Another story features a single mother raising her deaf son in a cottage along the Irish coast. She is a translator, struggling to find the precise word in English for the Hebrew word "sh'khol" — "losing a child." Her linguistic labors track the story's heart-wrenching developments.
Like the novella, the story "Treaty" also deals with "slippages of memory" — in this instance in a Maryknoll nun who believes she has seen in a brief TV clip the paramilitary commander who tortured and raped her decades ago. Now he has a new name and an invitation to participate in peace talks. Over the years she has struggled to forgive him. Now she feels compelled to confront him.

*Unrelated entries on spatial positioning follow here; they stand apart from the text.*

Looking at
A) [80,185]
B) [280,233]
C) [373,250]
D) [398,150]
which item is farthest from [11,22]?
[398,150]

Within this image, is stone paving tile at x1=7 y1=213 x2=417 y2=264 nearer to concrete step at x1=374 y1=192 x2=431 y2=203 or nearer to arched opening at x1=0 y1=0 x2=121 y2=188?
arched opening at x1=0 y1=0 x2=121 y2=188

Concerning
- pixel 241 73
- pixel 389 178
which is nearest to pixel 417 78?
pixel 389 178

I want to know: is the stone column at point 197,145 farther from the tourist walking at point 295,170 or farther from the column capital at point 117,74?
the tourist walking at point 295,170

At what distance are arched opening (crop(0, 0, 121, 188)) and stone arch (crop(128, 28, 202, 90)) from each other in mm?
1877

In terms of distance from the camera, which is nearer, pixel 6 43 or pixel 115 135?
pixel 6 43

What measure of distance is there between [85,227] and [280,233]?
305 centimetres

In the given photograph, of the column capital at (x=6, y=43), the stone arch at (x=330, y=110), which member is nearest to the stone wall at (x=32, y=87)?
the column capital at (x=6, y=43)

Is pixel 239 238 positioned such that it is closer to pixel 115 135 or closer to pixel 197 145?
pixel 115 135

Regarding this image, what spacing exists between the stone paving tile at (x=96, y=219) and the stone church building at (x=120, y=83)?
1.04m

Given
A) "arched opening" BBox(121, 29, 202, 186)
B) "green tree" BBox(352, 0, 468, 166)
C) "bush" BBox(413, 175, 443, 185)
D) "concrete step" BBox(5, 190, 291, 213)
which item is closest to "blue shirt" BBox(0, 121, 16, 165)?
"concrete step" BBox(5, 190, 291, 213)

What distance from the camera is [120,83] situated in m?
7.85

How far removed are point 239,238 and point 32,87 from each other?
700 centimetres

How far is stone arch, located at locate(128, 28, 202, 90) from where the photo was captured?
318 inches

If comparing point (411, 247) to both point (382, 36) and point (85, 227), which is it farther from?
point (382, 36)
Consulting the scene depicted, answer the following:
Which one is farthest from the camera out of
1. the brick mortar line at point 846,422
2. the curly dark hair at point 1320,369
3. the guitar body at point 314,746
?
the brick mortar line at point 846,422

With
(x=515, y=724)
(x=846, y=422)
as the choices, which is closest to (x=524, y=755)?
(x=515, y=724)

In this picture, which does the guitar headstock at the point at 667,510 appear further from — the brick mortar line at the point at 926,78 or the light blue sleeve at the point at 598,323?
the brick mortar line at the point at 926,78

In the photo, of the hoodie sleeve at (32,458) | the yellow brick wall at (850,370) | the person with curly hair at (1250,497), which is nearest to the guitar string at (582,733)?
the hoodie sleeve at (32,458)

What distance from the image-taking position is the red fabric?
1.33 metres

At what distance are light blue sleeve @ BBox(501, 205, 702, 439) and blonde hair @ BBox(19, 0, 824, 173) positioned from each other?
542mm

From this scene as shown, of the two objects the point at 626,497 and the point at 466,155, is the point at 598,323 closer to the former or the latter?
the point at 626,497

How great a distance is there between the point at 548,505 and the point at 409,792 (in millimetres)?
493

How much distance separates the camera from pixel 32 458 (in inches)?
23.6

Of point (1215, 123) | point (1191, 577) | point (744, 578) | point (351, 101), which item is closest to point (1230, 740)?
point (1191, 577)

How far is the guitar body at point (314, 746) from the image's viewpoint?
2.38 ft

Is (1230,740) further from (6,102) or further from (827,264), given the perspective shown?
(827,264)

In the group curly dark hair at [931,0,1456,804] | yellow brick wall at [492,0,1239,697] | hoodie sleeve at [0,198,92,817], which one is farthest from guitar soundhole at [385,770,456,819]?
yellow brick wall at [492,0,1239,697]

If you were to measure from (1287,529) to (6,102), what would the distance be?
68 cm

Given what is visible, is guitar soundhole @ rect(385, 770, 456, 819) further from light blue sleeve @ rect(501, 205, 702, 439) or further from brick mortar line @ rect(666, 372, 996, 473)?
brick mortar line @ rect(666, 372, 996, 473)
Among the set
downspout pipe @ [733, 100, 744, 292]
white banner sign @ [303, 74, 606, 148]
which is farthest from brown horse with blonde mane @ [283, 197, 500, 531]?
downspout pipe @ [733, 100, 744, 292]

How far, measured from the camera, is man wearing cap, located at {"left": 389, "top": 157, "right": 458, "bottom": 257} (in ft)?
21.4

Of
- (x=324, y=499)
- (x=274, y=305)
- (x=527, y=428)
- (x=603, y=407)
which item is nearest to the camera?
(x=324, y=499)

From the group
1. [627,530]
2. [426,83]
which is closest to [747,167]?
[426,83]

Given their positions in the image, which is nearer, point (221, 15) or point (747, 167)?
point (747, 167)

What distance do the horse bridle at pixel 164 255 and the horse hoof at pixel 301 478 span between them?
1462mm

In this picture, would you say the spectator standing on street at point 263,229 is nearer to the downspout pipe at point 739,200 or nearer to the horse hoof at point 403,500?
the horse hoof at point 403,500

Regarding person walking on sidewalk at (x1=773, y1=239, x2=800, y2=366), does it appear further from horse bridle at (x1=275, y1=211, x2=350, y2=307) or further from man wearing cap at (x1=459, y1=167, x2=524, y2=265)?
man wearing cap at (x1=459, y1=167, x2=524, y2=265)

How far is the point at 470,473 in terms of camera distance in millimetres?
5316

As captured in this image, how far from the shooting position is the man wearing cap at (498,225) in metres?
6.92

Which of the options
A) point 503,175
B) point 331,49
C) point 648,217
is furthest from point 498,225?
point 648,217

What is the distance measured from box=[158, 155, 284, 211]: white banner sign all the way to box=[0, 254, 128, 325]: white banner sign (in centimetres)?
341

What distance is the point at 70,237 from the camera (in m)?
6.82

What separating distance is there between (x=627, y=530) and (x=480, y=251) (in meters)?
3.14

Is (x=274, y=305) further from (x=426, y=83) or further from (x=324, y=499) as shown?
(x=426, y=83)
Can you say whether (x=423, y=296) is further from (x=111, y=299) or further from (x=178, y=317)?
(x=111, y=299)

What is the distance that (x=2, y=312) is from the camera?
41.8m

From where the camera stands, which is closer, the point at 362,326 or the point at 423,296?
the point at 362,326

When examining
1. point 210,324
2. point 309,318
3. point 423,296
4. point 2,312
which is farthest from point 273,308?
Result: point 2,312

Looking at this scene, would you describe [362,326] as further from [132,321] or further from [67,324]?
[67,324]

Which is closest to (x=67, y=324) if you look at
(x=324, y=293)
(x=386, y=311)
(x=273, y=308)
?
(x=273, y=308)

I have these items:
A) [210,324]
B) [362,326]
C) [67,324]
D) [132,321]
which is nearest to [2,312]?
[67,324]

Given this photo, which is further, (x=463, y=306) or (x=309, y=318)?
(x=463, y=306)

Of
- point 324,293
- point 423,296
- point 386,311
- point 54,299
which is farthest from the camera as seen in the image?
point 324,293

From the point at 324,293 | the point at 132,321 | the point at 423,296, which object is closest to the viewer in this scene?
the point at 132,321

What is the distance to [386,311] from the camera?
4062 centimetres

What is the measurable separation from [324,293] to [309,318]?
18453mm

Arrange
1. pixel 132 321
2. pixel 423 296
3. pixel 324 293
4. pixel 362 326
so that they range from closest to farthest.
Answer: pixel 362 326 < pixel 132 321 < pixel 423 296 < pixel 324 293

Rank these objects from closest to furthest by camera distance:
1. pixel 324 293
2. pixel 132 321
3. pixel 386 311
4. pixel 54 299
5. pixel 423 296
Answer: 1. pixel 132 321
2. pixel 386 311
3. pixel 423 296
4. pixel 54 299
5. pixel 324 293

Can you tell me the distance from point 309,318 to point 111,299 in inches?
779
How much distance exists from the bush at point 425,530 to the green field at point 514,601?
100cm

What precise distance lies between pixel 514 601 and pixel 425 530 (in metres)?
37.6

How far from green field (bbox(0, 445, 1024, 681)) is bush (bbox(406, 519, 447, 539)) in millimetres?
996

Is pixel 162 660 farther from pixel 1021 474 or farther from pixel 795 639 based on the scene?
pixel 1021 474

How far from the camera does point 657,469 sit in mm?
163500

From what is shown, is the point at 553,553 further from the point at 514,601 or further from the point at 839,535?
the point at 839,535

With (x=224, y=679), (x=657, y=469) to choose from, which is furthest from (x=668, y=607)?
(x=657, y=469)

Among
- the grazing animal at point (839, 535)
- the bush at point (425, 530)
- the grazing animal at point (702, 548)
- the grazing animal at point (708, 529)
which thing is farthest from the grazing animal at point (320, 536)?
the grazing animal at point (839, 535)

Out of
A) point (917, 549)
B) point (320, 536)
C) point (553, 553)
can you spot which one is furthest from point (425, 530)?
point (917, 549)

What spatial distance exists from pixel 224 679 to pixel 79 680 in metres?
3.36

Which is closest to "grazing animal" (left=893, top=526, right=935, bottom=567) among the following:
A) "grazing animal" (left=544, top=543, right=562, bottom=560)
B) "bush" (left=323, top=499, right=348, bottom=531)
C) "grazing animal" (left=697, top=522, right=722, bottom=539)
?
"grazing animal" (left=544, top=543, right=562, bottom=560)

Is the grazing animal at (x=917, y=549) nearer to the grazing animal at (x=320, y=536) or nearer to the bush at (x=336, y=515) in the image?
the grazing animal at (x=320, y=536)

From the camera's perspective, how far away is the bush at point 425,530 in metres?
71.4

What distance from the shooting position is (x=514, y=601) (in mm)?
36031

The least engaging story finds an Irish writer in New York under pressure to meet a deadline for a story. It cycles between his frustration at not being able to fully imagine the plot and characters and tantalizing glimpses of the story itself — about a U.S. soldier at a remote Afghan outpost on New Year's Eve. In the end it's a story about the difficulty of writing a story — how many layers do you need to peel back to create a believable character? McCann, of all writers, needn't worry. He knows.